New Hampshire Insurance Department
The New Hampshire Insurance Department is responsible for overseeing the state’s insurance industry. In addition to providing consumer resources and helpful information on insurance, the department also handles consumer complaints against insurers.
You can file a complaint using the department's online form or by mail. If you have additional questions, contact the Consumer Services staff at 800-852-3416 or by email at [email protected].
Amanda Shapland contributed to this story.
NerdWallet averaged rates for 40-year-old homeowners from various insurance companies in every ZIP code across the state. All rates are rounded to the nearest $5.
Sample homeowners were nonsmokers with good credit living in a single-family, two-story home built in 1984. They had a $1,000 deductible and the following coverage limits:
$300,000 in dwelling coverage.
$30,000 in other structures coverage.
$150,000 in personal property coverage.
$60,000 in loss of use coverage.
$300,000 in liability coverage.
$1,000 in medical payments coverage.
We made minor changes to the sample policy in cases where rates for the above coverage limits or deductibles weren’t available.
We changed the credit tier from “good” to “poor,” as reported to the insurer, to see rates for homeowners with poor credit.
These are sample rates generated through Quadrant Information Services. Your own rates will be different.
Star rating methodology
NerdWallet’s homeowners insurance ratings reward companies for customer-first features and practices.
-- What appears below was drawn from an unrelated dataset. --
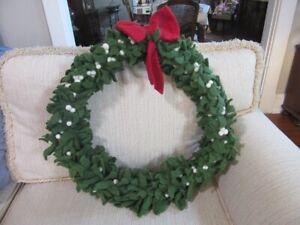 """NEW Felted wool mistletoe 20"""" wreath. Pottery Barn Kids"""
Ratings are based on weighted averages of scores in several categories, including financial strength, consumer complaints, coverages, discounts and online experience. These ratings are a guide, but we encourage you to shop around and compare several insurance quotes to find the best rate for you. NerdWallet does not receive compensation for any reviews. Read our full homeowners insurance rating methodology.
NerdWallet examined complaints received by state insurance regulators and reported to the National Association of Insurance Commissioners in 2019-2021. To assess how insurers compare with one another, the NAIC calculates a complaint index each year for each subsidiary, measuring its share of total complaints relative to its size, or share of total premiums in the industry. To evaluate a company’s complaint history, NerdWallet calculated a similar index for each insurer, weighted by market shares of each subsidiary, over the three-year period. NerdWallet conducts its data analysis and reaches conclusions independently and without the endorsement of the NAIC. Ratios are determined separately for auto, home (including renters and condo) and life insurance.